_BLOK TEKS_:
----

Menurut Yose, masih banyak kendala yang menghambat pengucuran kredit ke sektor riil. Salah satunya adalah tingginya kewaspadaan bank menjaring debitur baru di tengah ketidakpastian ekonomi.
Padahal rasio kecukupan modal (Capital Adequacy Ratio/CAR) perbankan pada Mei lalu terbilang cukup tinggi yakni 22,14 persen dan rasio kredit bermasalah (Non Performing Loan/NPL) masih terjaga di kisaran 3,00 persen (bruto) dan 1,17 persen (neto).
"Yang harus dilakukan bukan hanya sekedar menurunkan suku bunga, tapi lebih penting lagi, meski ini pekerjaan OJK, untuk memaksa bank menyalurkan uang yang ada," ucapnya kepada CNNIndonesia.com, Kamis (16/7).
Memang, kata Yose, rendahnya penyaluran kredit juga bisa disebabkan kurangnya minat debitur mengajukan pinjaman baru karena masih minim tingkat permintaan. Namun, tak bisa dipungkiri bahwa ekspansi kredit sangat penting di kondisi saat ini terutama bagi pelaku usaha mikro, kecil dan menengah (UMKM).
"Permintaan belum naik, belum pick up, sehingga UMKM belum mau ambil pinjaman walaupun mereka butuh. Tapi kebanyakan UMKM saat ini mengalami permasalahan di working capital," ujar Yose.

----

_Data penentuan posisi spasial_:

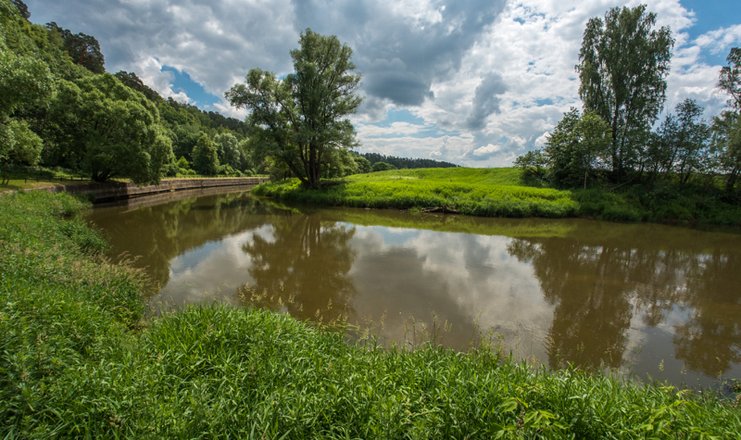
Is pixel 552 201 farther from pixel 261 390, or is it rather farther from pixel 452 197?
pixel 261 390

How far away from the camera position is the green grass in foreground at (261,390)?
2.54 m

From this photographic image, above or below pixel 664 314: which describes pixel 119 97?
above

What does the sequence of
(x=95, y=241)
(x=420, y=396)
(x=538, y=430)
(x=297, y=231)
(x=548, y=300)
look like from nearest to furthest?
(x=538, y=430) → (x=420, y=396) → (x=548, y=300) → (x=95, y=241) → (x=297, y=231)

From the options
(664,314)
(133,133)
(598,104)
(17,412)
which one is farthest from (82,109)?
(598,104)

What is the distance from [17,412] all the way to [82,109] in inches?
1165

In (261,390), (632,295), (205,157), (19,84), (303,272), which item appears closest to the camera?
(261,390)

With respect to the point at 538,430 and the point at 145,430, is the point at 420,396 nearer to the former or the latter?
the point at 538,430

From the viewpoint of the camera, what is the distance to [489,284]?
359 inches

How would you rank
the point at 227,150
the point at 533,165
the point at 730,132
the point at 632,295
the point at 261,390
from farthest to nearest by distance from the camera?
the point at 227,150
the point at 533,165
the point at 730,132
the point at 632,295
the point at 261,390

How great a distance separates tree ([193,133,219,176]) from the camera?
196ft

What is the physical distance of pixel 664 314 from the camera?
743 cm

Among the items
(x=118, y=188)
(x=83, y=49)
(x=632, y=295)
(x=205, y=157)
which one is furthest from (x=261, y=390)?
(x=83, y=49)

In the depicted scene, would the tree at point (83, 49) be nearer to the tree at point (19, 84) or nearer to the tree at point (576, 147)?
the tree at point (19, 84)

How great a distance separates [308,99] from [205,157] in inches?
1687
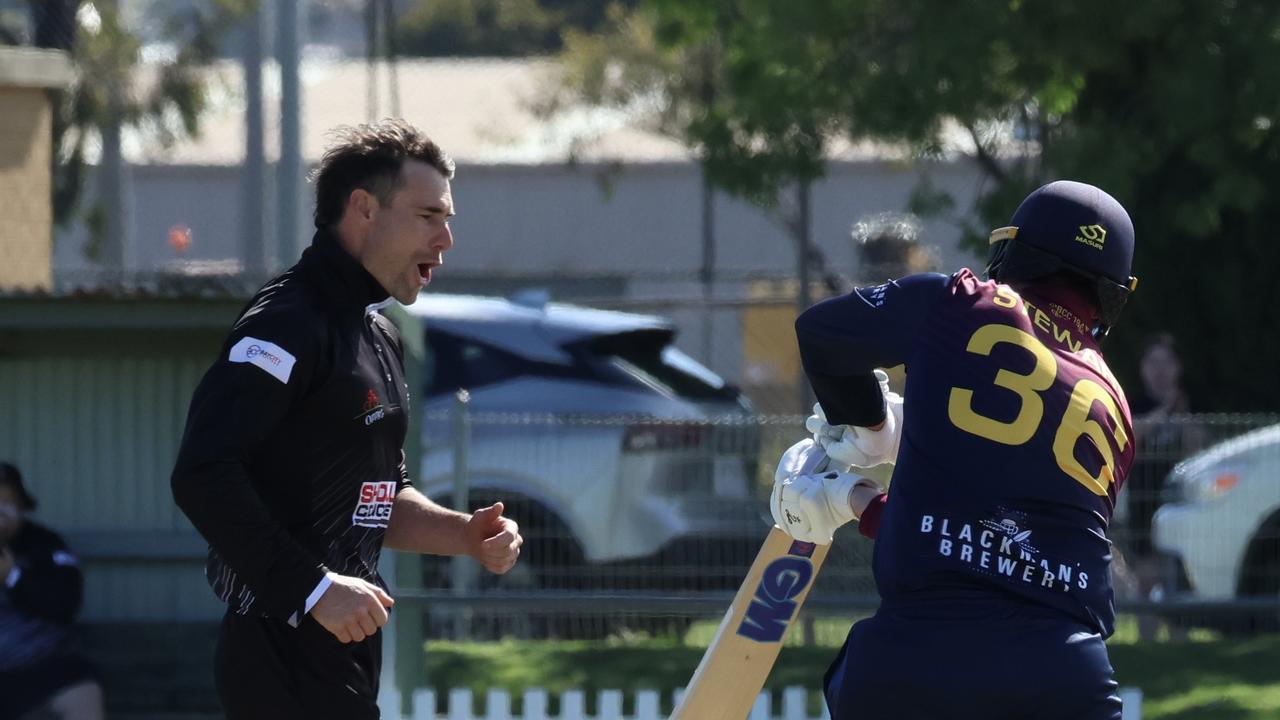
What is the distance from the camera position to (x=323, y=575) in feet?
12.1

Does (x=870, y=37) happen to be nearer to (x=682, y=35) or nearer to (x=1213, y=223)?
(x=682, y=35)

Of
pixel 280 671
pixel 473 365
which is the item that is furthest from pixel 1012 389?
pixel 473 365

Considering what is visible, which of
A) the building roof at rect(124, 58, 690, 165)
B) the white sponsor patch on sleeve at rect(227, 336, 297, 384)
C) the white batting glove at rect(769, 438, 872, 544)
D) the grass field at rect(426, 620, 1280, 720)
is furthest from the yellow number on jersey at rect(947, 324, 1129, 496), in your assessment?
the building roof at rect(124, 58, 690, 165)

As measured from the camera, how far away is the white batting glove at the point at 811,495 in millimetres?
3875

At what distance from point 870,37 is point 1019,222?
304 inches

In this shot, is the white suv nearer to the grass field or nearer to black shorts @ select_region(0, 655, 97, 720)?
the grass field

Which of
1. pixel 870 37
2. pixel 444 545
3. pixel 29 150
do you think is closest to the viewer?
pixel 444 545

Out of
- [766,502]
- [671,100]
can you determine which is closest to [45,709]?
[766,502]

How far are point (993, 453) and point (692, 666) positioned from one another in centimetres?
527

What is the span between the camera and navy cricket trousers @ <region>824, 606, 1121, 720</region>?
3383mm

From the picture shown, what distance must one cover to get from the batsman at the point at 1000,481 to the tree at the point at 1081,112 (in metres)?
6.74

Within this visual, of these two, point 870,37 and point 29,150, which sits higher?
point 870,37

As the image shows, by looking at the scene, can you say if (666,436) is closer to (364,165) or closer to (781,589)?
(781,589)

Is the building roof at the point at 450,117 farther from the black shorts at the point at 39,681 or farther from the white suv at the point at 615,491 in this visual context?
the black shorts at the point at 39,681
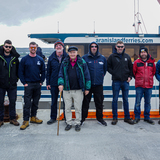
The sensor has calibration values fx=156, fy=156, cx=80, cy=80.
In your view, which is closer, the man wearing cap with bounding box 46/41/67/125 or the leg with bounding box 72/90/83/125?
the leg with bounding box 72/90/83/125

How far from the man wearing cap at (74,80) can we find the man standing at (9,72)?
112 centimetres

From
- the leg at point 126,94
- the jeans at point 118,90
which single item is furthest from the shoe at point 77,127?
the leg at point 126,94

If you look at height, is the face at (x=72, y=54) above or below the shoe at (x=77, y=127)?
above

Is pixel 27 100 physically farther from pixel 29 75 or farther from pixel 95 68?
pixel 95 68

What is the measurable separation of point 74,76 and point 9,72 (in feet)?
4.86

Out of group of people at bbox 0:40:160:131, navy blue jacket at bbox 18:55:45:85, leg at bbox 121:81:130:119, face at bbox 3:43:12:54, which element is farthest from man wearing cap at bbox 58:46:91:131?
face at bbox 3:43:12:54

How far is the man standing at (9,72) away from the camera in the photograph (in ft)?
11.3

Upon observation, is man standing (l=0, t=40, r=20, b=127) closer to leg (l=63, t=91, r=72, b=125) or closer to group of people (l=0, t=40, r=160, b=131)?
group of people (l=0, t=40, r=160, b=131)

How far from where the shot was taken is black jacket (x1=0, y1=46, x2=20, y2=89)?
136 inches

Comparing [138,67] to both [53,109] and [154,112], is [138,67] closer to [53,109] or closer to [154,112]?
[154,112]

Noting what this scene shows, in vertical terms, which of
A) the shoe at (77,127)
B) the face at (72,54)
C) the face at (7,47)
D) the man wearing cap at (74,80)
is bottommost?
the shoe at (77,127)

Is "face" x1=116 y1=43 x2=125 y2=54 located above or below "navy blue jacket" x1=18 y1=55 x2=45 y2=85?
above

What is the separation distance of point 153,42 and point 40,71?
Answer: 4.85 m

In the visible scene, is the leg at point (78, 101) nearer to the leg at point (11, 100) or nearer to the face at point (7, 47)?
the leg at point (11, 100)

----

_RINCIAN LATIHAN_:
Lanjutkan teks tentang penyaluran kredit perbankan mulai dari sesudah kalimat terakhirnya.

_JAWABAN TERTULIS_:
Di sisi lain, pemangkasan suku bunga BI juga bisa jadi simalakama dan membuat bank lesu akibat seretnya likuiditas. Industri perbankan harus berupaya ekstra menjaga dana pihak ketiga yang susah payah dihimpun tidak kabur ke instrumen investasi lain karena imbal hasil yang mereka tawarkan mengecil.
Apalagi pemerintah melalui Kementerian Keuangan masih akan menerbitkan Surat Berharga Negara (SBN) sebesar Rp900,4 triliun sepanjang semester II 2020, di mana Rp30 triliun hingga Rp40 triliun berupa SBN ritel.
Berdasarkan data analisis uang beredar yang dirilis BI, rata-rata suku bunga simpanan berjangka turun pada Mei 2020 dibandingkan dengan bulan sebelumnya.
Suku bunga deposito tenor 1, 3, 6, dan 12 bulan turun dari masing-masing 5,69 persen, 5,92 persen, 6,31 persen dan 7,32 persen per April menjadi 5,64 persen, 5,85 persen, 6,23 persen dan 7,26 persen pada Mei.
Pandangan berbeda disampaikan Ekonom Universitas Indonesia Fithra Faisal Hastiadi. Ia menilai langkah yang dilakukan BI cukup tepat. Sebab jika tidak diturunkan, perbankan akan terus menerus menjaring dana pihak ketiga (DPK) ketimbang menyalurkan kredit.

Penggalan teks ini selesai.